**Activity**
Reproduce each line of the entries that carries "compared".

**Raw data**
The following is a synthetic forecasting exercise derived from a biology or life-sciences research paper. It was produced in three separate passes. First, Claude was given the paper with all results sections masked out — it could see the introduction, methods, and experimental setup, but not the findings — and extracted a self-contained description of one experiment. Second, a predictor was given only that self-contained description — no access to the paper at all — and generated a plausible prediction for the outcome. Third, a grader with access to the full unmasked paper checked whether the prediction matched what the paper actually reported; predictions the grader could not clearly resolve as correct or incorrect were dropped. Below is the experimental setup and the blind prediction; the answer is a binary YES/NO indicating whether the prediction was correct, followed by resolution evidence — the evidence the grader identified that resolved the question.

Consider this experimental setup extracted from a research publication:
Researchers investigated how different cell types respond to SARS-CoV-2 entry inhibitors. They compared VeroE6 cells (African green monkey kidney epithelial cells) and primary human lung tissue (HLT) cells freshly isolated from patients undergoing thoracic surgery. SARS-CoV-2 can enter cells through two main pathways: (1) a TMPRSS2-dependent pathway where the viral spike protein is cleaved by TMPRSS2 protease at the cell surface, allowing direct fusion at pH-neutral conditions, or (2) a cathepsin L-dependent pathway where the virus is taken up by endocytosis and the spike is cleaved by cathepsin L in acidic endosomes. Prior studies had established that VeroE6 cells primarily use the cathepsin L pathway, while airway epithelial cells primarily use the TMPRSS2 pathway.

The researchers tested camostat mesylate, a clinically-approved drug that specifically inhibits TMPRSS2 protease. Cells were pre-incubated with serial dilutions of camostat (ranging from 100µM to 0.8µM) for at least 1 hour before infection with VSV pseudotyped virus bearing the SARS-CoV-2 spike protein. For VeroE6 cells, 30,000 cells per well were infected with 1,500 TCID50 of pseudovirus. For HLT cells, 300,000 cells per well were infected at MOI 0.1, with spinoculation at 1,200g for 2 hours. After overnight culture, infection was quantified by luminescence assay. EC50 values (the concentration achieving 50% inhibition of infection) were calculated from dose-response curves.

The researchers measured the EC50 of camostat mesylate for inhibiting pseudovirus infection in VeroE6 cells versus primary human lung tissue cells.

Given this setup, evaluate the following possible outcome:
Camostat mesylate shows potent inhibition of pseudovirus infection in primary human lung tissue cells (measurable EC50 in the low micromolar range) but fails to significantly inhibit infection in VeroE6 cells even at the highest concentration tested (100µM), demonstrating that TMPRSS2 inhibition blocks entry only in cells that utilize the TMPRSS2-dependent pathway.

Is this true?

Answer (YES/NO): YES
--
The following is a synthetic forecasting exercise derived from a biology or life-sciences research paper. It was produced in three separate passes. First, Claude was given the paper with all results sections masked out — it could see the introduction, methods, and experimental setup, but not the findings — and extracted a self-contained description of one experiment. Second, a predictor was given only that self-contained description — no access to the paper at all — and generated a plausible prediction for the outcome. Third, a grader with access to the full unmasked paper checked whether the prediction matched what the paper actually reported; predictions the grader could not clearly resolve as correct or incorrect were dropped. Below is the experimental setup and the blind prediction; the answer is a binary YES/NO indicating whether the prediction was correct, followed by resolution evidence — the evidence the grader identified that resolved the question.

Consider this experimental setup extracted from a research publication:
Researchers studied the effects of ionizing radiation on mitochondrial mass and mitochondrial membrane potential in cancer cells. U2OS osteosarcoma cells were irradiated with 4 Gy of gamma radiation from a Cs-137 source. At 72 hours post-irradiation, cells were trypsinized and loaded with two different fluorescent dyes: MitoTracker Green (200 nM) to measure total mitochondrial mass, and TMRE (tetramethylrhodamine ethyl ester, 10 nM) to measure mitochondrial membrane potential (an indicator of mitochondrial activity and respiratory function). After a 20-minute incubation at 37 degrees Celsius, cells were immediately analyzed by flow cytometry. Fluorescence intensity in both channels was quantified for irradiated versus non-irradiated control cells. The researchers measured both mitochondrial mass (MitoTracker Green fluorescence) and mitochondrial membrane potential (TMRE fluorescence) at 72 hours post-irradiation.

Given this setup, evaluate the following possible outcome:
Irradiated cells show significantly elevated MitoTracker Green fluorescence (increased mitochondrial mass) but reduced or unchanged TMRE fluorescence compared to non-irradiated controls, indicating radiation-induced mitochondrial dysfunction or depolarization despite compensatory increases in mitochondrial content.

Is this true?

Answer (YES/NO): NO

**Response area**
Researchers investigated how different cell types respond to SARS-CoV-2 entry inhibitors. They compared VeroE6 cells (African green monkey kidney epithelial cells) and primary human lung tissue (HLT) cells freshly isolated from patients undergoing thoracic surgery. SARS-CoV-2 can enter cells through two main pathways: (1) a TMPRSS2-dependent pathway where the viral spike protein is cleaved by TMPRSS2 protease at the cell surface, allowing direct fusion at pH-neutral conditions, or (2) a cathepsin L-dependent pathway where the virus is taken up by endocytosis and the spike is cleaved by cathepsin L in acidic endosomes. Prior studies had established that VeroE6 cells primarily use the cathepsin L pathway, while airway epithelial cells primarily use the TMPRSS2 pathway.
Irradiated cells show significantly elevated MitoTracker Green fluorescence (increased mitochondrial mass) but reduced or unchanged TMRE fluorescence compared to non-irradiated controls, indicating radiation-induced mitochondrial dysfunction or depolarization despite compensatory increases in mitochondrial content.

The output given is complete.